Sentiment d’appartenance dans une entreprise de propreté

Cahier de l’entrée Travailler / Entreprendre

Argumentaire

J’ai débuté dans le secteur du nettoyage des locaux il y a 6 ans lorsque j’ai crée mon entreprise. La création de cette entreprise était également la création de mon premier emploi car j’avais été artiste pendant prêt de 10 ans et je n’avais jamais travaillé dans une entreprise avant cela. J’ai découvert dans ce secteur une façon de gérer les agents de propreté qui a profondément choqué tous mes repères et qui est la raison de mon indignation.

Le phénomène d’externalisation des prestations de propreté a apporté du positif dans les méthodologie de travail et a permis de faire des économies par une augmentation des cadences, mais il a selon moi énormément dégradé la qualité de vie au travail des agents de propreté.

En effet, lorsque les personnes en charge de l’entretien des locaux étaient recrutées directement par l’entreprise dans laquelle elles intervenaient, l’entreprise en question connaissait les noms et prénoms de chaque intervenant, s’intéressaient à l’aménagement des horaires, aux congés, aux conditions de travail, …. Ce personnel était intégré au reste du personnel.

Maintenant que l’externalisation des prestations est acquise dans la plupart des entreprises et administrations en Ile de France, il est normal que les personnes en charge de l’entretien soient sous la responsabilité d’entreprises de propreté, qui changent tous les 2 à 3 ans en moyenne.

• _Entrées sur le positionnement dans l'espace_
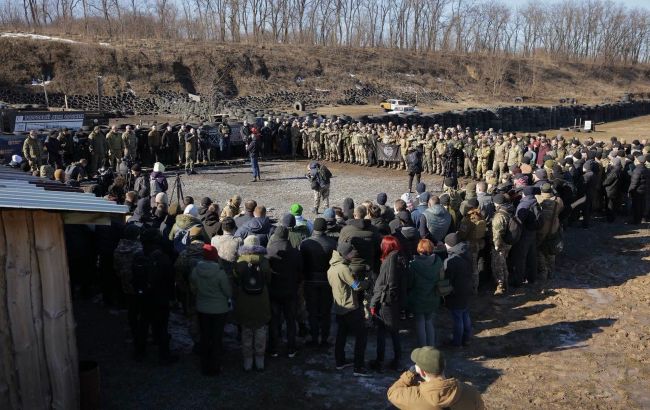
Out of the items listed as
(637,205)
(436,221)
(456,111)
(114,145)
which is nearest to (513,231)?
(436,221)

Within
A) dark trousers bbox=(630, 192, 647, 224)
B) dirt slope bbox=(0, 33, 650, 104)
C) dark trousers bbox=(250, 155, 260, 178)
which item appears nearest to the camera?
dark trousers bbox=(630, 192, 647, 224)

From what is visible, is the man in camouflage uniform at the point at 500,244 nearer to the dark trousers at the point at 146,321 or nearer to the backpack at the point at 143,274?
the dark trousers at the point at 146,321

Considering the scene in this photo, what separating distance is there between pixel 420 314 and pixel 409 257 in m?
1.08

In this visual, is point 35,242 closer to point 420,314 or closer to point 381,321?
point 381,321

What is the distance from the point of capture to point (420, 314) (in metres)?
7.46

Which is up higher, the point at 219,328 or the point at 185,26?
the point at 185,26

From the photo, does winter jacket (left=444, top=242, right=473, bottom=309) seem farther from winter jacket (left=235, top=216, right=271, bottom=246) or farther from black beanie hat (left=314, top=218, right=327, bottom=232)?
winter jacket (left=235, top=216, right=271, bottom=246)

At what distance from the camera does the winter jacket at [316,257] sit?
764 centimetres

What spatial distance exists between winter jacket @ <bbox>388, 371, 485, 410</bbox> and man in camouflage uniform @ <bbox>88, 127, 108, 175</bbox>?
16657mm

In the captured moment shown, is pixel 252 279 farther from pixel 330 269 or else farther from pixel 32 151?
pixel 32 151

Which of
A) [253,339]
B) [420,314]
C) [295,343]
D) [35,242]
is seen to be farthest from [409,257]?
[35,242]

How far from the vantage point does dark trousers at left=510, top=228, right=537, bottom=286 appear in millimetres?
10008

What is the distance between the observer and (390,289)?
6.92m

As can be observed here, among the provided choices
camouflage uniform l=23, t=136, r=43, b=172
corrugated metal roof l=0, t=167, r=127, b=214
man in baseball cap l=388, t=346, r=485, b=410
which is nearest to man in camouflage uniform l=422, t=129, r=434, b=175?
camouflage uniform l=23, t=136, r=43, b=172
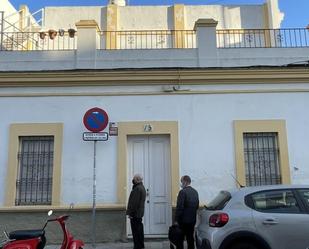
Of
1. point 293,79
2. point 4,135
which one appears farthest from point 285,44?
point 4,135

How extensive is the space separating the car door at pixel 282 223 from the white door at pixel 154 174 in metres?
3.78

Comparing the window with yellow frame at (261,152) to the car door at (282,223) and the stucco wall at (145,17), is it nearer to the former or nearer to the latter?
the car door at (282,223)

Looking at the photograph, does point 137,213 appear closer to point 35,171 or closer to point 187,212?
point 187,212

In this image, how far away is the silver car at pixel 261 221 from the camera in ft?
24.6

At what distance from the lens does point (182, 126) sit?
445 inches

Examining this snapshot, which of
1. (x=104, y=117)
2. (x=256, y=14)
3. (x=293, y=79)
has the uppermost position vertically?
(x=256, y=14)

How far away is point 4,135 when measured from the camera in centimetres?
1124

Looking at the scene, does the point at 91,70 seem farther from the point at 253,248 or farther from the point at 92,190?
the point at 253,248

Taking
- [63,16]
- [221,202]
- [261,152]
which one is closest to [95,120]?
[221,202]

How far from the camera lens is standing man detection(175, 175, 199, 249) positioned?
30.5 feet

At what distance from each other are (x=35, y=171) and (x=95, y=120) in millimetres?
2161

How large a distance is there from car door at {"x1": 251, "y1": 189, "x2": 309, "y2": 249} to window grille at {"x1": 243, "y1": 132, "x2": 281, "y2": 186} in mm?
3390

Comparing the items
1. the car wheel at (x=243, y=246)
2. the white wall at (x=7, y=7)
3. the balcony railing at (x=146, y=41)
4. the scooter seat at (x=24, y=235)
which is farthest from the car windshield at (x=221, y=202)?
the white wall at (x=7, y=7)

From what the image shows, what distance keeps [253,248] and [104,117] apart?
4646 millimetres
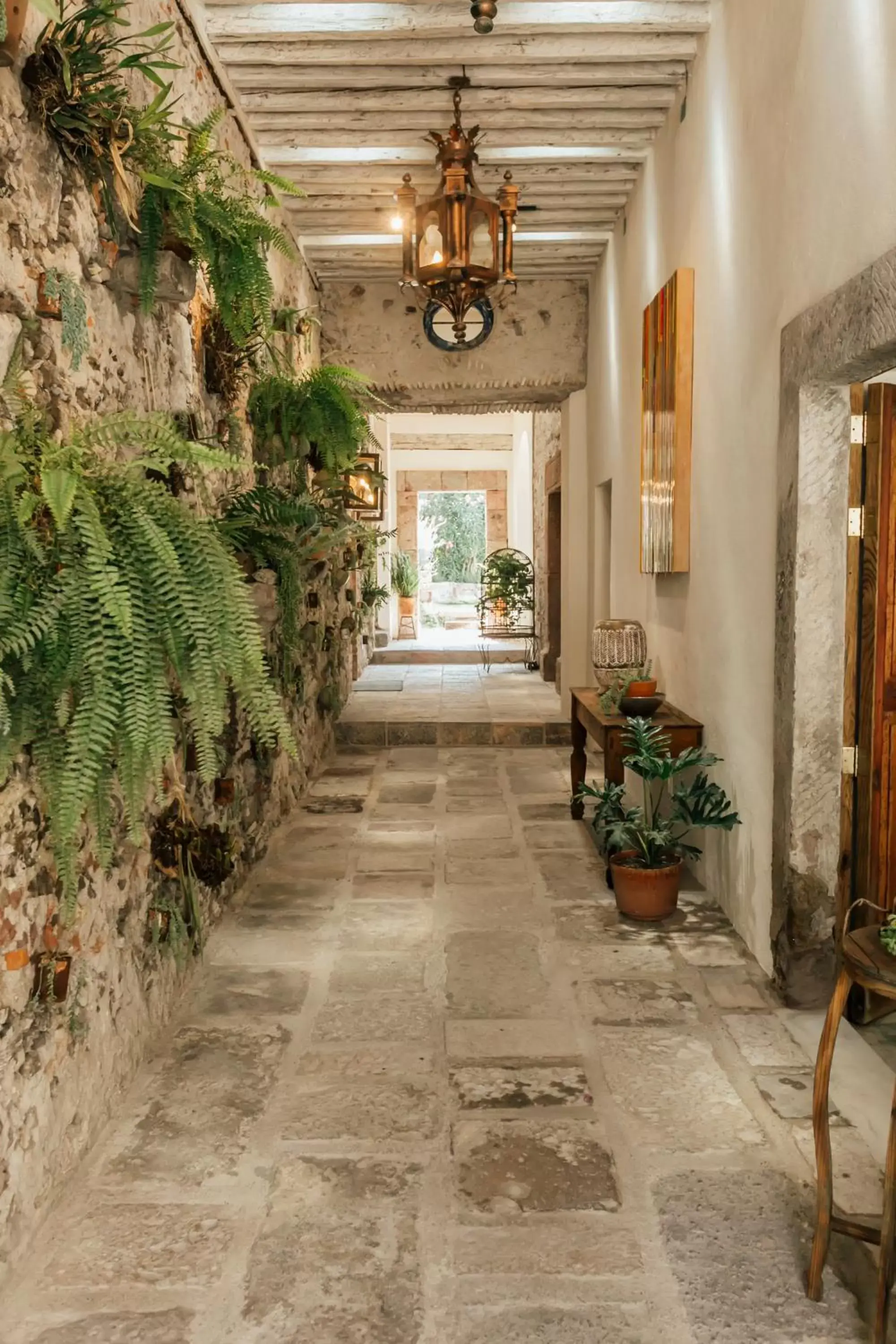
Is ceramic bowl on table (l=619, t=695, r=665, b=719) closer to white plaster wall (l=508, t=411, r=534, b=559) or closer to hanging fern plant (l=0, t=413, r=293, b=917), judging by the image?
hanging fern plant (l=0, t=413, r=293, b=917)

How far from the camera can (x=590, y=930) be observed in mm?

• _Consigne écrite A_
Extrayez du texte sur les agents de propreté le passage qui commence à "Le phénomène d’externalisation" et se termine à "reste du personnel.".
• _Consigne écrite B_
D'après le texte sur les agents de propreté, pourquoi la création de l'entreprise a-t-elle aussi été la création du premier emploi de la personne qui écrit ?
• _Consigne écrite C_
Répondez à ces questions sur le texte sur les agents de propreté :
(i) Il y a combien d'années la personne qui écrit a-t-elle débuté dans le secteur du nettoyage des locaux ?
(ii) Tous les combien, en moyenne, les entreprises de propreté changent-elles ?
(iii) Dans quelle région l'externalisation des prestations est-elle acquise dans la plupart des entreprises et administrations ?
Les entrées ne servent à rien pour ce travail.

• _Corrigé A_
Le phénomène d’externalisation des prestations de propreté a apporté du positif dans les méthodologie de travail et a permis de faire des économies par une augmentation des cadences, mais il a selon moi énormément dégradé la qualité de vie au travail des agents de propreté.

En effet, lorsque les personnes en charge de l’entretien des locaux étaient recrutées directement par l’entreprise dans laquelle elles intervenaient, l’entreprise en question connaissait les noms et prénoms de chaque intervenant, s’intéressaient à l’aménagement des horaires, aux congés, aux conditions de travail, …. Ce personnel était intégré au reste du personnel.

• _Corrigé B_
Avant de créer l'entreprise, la personne qui écrit avait été artiste pendant près de 10 ans. Elle n'avait jamais travaillé dans une entreprise avant cela.

• _Corrigé C_
(i) Il y a 6 ans.
(ii) Tous les 2 à 3 ans.
(iii) En Ile de France.